Truer words, Savy...


I played Neo Cab to an ending. It was a good ending. Satisfying, convincing, meaningful. As Yeebo observed in yesterday's comments, reviewers have commented on the abrupt way Neo Cab ends and I can't argue. It did feel sudden but it also felt right. It was a little like a play where the big battle happens off-stage and all the audience gets to know about it is what the characters tell them after it's over, but, hey, if it was good enough for Shakespeare...

I would have added one extra scene, a final cab ride, one more conversation. I think that would have given some closure. There's a coda, though, that overwrites all of that, makes it feel unecessary. I got exactly the ending I wanted. The ending I would have written. And I felt, with the choices I made, that I had written it.

That's the difference, isn't it? However great you feel at the end of a novel or a film your experience is that of a reader, a viewer, an observer. Immersion and empathy put you inside the text, make the emotional experience resonant and real but without agency you can't feel ownership the way you can in a video game. 

In an odd way narrative-driven gaming is collaborative. No, you didn't write any of the lines. You didn't come up with the plot or create any of the characters. Still, in some scarcely defined fashion, you had a hand in how things turned out. You were active not passive. At least a little.

... truer words.


Neo Cab integrates active and passive engagement better than anything I've played probably since Doki Doki Literature Club. There's none of DDLC's confident deformation of form but as I've said already Neo Cab has its own metatextuality; effective, subtle, satisfying.

I'm conflicted over whether to lean into that vortex or pull away. I'm increasingly beginning to feel that peeling back the layers to reveal the musculature beneath these narratives is damaging to the whole. The ending you get is the ending you got and there's an end to it, or should be.

But Neo Cab sidesteps such concerns by making the narrative all about possibilities. Oona rides the timelines and once I knew there was a chance it could happen, my whole focus shifted to seeing Lina through to an apprenticeship in witch science. If Lina gets to see her other selves take the turnings she missed, why shouldn't I?

I've given myself permission to try again but maybe I'll take a few days off before I get back behind the wheel. I could do with some downtime. This game is intense

Did I mention that?


  1. I’d say lean into it. The really good interactive narrative games will offer satisfying branching and significant choices; the wannabes will have the curtain peeled back to reveal the shallowness of their proposed possibilities.

    If the form is literature and wants to qualify as art, then deep reading should be rewarding and show off its elegance. I’d argue that means an appreciation of all its branching possibilities and where it invites the reader/player to make choices. If we still have to make excuses for it, and not look too hard at the man behind the curtain, then it’s not quite there yet.

    e.g. there are 70 endings in Emily Short’s Galatea.
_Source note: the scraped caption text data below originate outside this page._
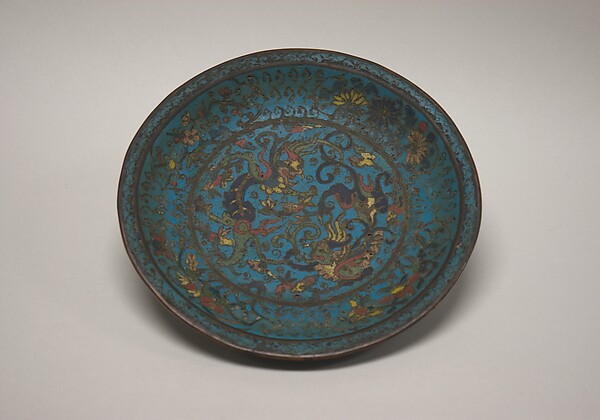 Dish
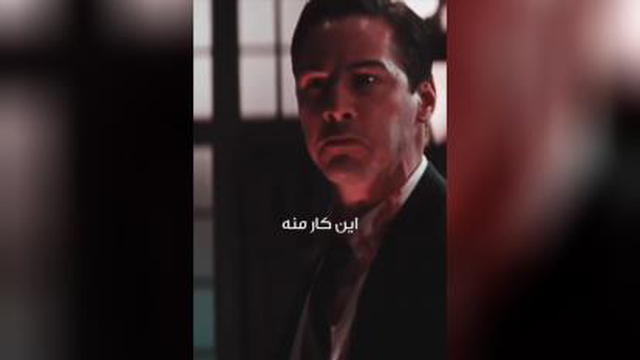 من نمیبازم....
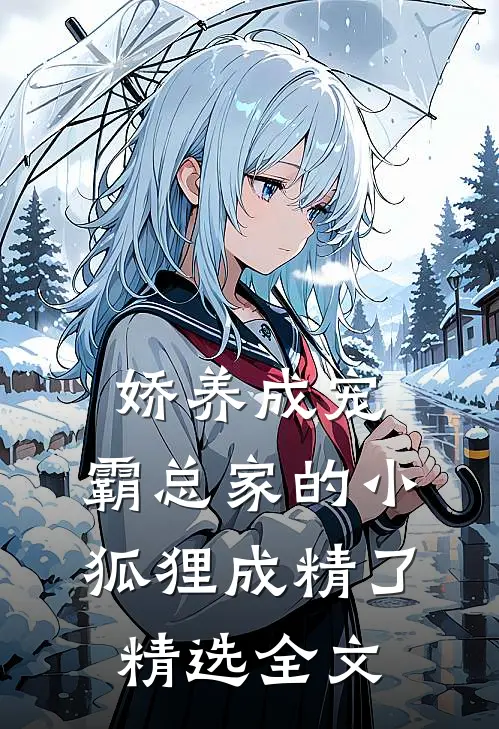 娇养成宠：霸总家的小狐狸成精了精选全文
It’s unlikely that most people will ever see all of them, and will be happy to explore only a few, if not one. But for those who truly fall in love with exploring the full measure of that game, that is an additional reward for looking closer.

    1. If alternate paths are an integral part of the aesthetic, as they seem to be in Neo Cab and your example, then yes, it's a potentially new avenue for artistic expression and we'll need to learn to assimilate it's conventions and complexities just as earlier generations had to come to terms with the novel or cinema. All new forms are suspected and misunderstood for a long time before they find acceptance and understanding.
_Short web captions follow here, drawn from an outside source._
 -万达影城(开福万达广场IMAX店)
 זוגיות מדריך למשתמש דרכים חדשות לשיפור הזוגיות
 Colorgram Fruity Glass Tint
      On the other hand, a lot of the current focus on different endings in games seems uncomfortably similar to the DVD extras you get in a box set and the alternate scenes and endings filmed for movies so they can release successfully in different markets around the world. It's a combination of commercial necessity and fan service and I don't feel any particular need to join in with it... unless the particular fan service is directed squarely at my own tastes, of course.

      I think it's going to be a case of case by case, which, I guess, is just like it always is.